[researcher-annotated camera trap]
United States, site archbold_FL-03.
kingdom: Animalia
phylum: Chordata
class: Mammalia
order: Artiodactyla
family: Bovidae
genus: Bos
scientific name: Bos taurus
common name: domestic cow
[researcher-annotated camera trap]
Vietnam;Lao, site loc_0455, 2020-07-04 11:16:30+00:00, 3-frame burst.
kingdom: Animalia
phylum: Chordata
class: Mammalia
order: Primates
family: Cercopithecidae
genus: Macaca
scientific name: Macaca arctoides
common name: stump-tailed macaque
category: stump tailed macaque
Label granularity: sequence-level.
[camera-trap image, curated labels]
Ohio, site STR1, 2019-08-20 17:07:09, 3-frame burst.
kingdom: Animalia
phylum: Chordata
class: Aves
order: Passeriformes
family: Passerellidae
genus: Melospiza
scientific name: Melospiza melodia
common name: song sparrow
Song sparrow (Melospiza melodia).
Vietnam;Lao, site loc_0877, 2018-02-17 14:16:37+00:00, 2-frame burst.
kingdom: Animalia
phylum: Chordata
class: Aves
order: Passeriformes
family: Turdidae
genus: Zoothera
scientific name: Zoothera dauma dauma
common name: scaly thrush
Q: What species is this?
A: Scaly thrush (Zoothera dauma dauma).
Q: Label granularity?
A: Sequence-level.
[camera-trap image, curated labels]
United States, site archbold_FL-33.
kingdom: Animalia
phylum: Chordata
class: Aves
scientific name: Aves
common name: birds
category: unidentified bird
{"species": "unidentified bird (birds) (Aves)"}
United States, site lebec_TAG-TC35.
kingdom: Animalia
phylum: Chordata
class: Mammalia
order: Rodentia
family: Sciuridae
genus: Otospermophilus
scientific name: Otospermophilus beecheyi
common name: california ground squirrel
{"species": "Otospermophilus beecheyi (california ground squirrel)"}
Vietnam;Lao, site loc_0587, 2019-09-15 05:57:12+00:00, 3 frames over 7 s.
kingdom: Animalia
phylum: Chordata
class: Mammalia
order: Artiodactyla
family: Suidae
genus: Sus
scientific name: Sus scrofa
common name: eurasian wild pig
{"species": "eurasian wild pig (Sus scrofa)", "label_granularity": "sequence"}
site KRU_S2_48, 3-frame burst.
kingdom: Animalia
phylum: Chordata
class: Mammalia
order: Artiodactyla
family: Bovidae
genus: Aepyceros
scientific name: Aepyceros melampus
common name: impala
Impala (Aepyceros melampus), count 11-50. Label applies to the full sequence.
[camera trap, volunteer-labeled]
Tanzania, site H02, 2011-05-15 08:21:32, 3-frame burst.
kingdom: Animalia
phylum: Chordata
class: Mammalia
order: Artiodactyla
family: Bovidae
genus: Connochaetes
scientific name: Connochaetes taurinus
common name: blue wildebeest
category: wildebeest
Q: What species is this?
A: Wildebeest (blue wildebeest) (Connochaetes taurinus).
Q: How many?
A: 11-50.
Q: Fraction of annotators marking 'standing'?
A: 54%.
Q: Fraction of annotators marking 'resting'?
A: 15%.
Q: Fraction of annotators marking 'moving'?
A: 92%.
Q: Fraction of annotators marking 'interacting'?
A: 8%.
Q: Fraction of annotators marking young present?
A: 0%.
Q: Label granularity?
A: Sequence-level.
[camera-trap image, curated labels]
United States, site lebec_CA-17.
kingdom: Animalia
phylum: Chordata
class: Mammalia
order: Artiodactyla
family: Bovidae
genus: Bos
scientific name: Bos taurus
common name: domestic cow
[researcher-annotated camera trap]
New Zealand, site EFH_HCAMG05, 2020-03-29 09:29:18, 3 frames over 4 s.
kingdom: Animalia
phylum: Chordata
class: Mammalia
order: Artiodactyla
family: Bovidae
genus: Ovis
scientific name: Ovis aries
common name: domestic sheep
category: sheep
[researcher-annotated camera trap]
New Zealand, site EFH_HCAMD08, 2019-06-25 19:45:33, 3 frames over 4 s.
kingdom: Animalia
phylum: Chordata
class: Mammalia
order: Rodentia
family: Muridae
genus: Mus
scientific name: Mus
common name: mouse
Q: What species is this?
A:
──────────────────────────────
## TASK TO COMPLETE
Copy each line in the entries above where the word "States" shows up.

## ANSWER FOR THIS EXERCISE
United States, site archbold_FL-03.
United States, site archbold_FL-33.
United States, site lebec_TAG-TC35.
United States, site lebec_CA-17.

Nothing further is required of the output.